Klausner Lumber One LLC Sues an Austrian Company for $2M in Alleged “Fraudulent Transfers”
May 4, 2021, District of Delaware – Last week, Debtor-Plaintiff, Klausner Lumber One LLC (“KL1”) initiated a complaint against Defendant, Scharpenack GmbH (“Defendant” or “Scharpenack”) for the avoidance of certain transfers allegedly “made by the Debtor to the Defendant within 2 years before the date of the filing of the bankruptcy petition”. Plaintiff also seeks to avoid certain obligations to Scharpenack that KL1 allegedly assumed before the filing of KL1’s bankruptcy case. Additionally, KL1 “objects to the amended proof of claim filed by Scharpenack” against KL1 [Claim No. 126] (the “Claim”).
Defendant Scharpenack GmbH, an Austrian company, is a financial advisor that KL1 allegedly retained long before it commenced the bankruptcy case. As alleged in the complaint, Scharpenack entered into a consulting contract with an indirect parent of KL1, Klausner Nordamerika Beteiligungs GmbH (“Nordamerika”). The contract allegedly required Scharpenack to “support the management of clients in the initial balance sheet consolidation of three operationally active U.S.-based companies along with other related entities”. Subsequently, Scharpenack entered into an amendment of the contract. The amendment differed from the contract in that it was allegedly “executed by not only Nordamerika but also by KL1, Klausner Lumber Two LLC (“KL2”), and by Klausner Holding USA, Inc.” The amendment also “authorized a success fee of $2,000,000 to Scharpenack”.

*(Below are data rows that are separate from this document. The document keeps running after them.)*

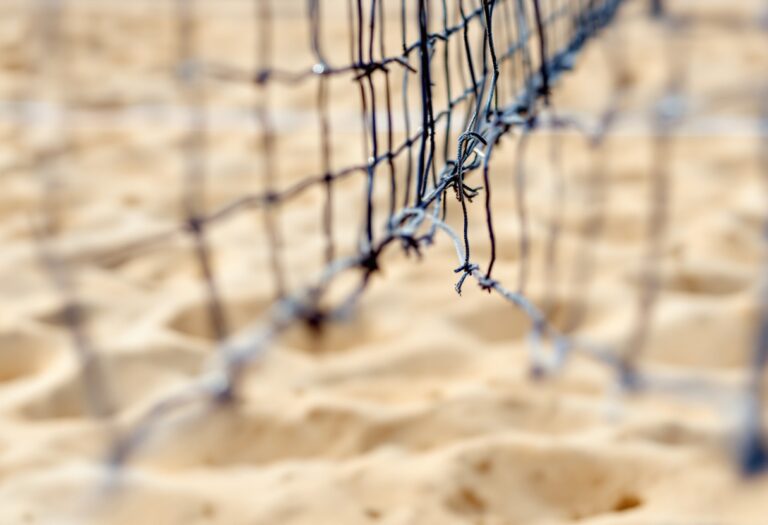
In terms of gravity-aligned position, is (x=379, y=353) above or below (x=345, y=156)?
below

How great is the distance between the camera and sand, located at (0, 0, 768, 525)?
47.9 inches

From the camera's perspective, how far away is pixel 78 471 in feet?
4.13

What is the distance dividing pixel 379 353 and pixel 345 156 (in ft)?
3.36

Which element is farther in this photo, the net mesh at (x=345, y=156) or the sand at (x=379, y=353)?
the sand at (x=379, y=353)

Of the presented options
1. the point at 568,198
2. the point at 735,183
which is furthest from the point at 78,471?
the point at 735,183

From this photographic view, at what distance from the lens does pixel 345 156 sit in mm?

Plaintiff alleges that the Scharpenack amendment was an “obligation incurred by KL1 during the two years before the petition date”. Further, Plaintiff argues that based on KL1’s schedules and the statement of financial affairs, the value received in exchange for KL1’s assets as compared to the liabilities existing against those assets at the time of Scharpenack amendment was allegedly “not reasonably equivalent”. KL1’s liabilities exceeded the value of its assets and hence it “received less than reasonably equivalent” in exchange for the obligations imposed on KL1 in the Scharpenack amendment. Thus, the complaint contends that the amendment is “avoidable under section 548(a)(1)(b)” of the Bankruptcy Code. Plaintiff also “objects to the claim”, alleging that claim is “unenforceable because KLI was not a party to the contract”. Adding further, Plaintiff argues that the claim is “unenforceable against KL1 because the Scharpenack amendment was allegedly not supported by any consideration” and the success fee is liable to be avoided under Section 548 of the Bankruptcy Code.
Accordingly, Plaintiff requests the Court to “avoid the Scharpenack amendment”, “disallow the claim in its entirety” and “enter judgment in favor of KL1” for all costs expended and incurred in connection with the case.
The case is In re Klausner Lumber One, LLC in the United States Bankruptcy Court for the District of Delaware, Case No. – 21-50430-KBO.